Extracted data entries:
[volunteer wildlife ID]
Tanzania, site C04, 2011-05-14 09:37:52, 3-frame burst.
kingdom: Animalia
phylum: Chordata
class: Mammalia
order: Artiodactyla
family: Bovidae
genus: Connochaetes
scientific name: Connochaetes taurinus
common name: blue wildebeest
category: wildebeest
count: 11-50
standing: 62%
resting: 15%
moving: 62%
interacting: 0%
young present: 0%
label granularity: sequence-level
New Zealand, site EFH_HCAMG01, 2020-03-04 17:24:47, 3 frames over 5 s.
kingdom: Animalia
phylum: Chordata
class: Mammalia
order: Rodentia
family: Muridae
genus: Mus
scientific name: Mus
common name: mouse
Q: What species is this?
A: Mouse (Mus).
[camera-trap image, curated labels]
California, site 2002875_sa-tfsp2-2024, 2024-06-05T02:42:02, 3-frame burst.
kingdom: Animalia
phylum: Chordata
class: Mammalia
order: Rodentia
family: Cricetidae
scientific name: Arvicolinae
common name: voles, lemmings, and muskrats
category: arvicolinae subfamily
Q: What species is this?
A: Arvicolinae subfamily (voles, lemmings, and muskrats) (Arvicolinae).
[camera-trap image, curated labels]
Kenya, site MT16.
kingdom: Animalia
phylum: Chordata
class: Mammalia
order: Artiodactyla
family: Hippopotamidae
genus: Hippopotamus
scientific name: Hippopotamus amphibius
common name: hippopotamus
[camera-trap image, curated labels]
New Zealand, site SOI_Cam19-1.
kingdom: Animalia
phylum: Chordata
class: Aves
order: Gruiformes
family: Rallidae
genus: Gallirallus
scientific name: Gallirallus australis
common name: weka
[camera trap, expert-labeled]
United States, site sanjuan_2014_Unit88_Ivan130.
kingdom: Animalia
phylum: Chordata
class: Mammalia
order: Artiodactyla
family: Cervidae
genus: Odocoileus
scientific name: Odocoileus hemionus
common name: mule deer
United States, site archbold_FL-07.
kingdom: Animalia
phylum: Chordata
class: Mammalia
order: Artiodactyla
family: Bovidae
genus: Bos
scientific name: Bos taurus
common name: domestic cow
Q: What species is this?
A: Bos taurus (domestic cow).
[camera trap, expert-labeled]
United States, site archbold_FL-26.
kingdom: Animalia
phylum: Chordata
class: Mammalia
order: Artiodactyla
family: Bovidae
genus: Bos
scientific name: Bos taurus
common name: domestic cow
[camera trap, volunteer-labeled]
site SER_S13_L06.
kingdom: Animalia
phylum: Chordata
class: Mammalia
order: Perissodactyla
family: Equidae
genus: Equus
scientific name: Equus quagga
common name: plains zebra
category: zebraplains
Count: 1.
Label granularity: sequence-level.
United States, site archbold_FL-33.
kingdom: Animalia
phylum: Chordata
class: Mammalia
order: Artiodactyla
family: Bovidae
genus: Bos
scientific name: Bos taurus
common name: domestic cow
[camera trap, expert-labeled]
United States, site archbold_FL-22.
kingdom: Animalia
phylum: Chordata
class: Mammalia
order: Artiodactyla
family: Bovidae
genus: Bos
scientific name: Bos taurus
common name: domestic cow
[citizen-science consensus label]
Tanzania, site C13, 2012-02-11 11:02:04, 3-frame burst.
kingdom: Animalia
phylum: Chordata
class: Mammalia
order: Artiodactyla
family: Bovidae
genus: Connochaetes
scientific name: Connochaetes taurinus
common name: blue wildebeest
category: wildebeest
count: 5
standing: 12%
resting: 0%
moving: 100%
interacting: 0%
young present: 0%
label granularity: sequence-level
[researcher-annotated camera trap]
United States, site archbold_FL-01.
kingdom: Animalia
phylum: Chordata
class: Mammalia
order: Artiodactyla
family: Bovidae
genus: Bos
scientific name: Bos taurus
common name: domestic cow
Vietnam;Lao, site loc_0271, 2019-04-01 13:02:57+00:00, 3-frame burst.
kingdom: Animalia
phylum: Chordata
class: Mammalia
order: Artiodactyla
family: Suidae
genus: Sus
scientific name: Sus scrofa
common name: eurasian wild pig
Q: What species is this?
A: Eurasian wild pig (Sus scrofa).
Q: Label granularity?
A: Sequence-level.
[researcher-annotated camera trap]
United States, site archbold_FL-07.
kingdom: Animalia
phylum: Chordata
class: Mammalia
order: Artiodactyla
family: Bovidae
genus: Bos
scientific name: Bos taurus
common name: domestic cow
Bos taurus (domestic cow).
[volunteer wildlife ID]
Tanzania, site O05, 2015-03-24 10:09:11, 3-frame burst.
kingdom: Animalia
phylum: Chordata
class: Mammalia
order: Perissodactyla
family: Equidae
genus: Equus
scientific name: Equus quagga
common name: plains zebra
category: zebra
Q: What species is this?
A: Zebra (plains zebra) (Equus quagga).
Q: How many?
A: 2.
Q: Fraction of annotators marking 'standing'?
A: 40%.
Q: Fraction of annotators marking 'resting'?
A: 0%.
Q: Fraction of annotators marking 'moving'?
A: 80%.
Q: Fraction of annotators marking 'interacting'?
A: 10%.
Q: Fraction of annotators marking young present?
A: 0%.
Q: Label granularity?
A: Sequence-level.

### The problem
Look above for the line that contains "A: Arvicolinae subfamily". Starting there, transcribe every line exactly until you have copied the line that contains "genus: Odocoileus".

### Reply
A: Arvicolinae subfamily (voles, lemmings, and muskrats) (Arvicolinae).
[camera-trap image, curated labels]
Kenya, site MT16.
kingdom: Animalia
phylum: Chordata
class: Mammalia
order: Artiodactyla
family: Hippopotamidae
genus: Hippopotamus
scientific name: Hippopotamus amphibius
common name: hippopotamus
[camera-trap image, curated labels]
New Zealand, site SOI_Cam19-1.
kingdom: Animalia
phylum: Chordata
class: Aves
order: Gruiformes
family: Rallidae
genus: Gallirallus
scientific name: Gallirallus australis
common name: weka
[camera trap, expert-labeled]
United States, site sanjuan_2014_Unit88_Ivan130.
kingdom: Animalia
phylum: Chordata
class: Mammalia
order: Artiodactyla
family: Cervidae
genus: Odocoileus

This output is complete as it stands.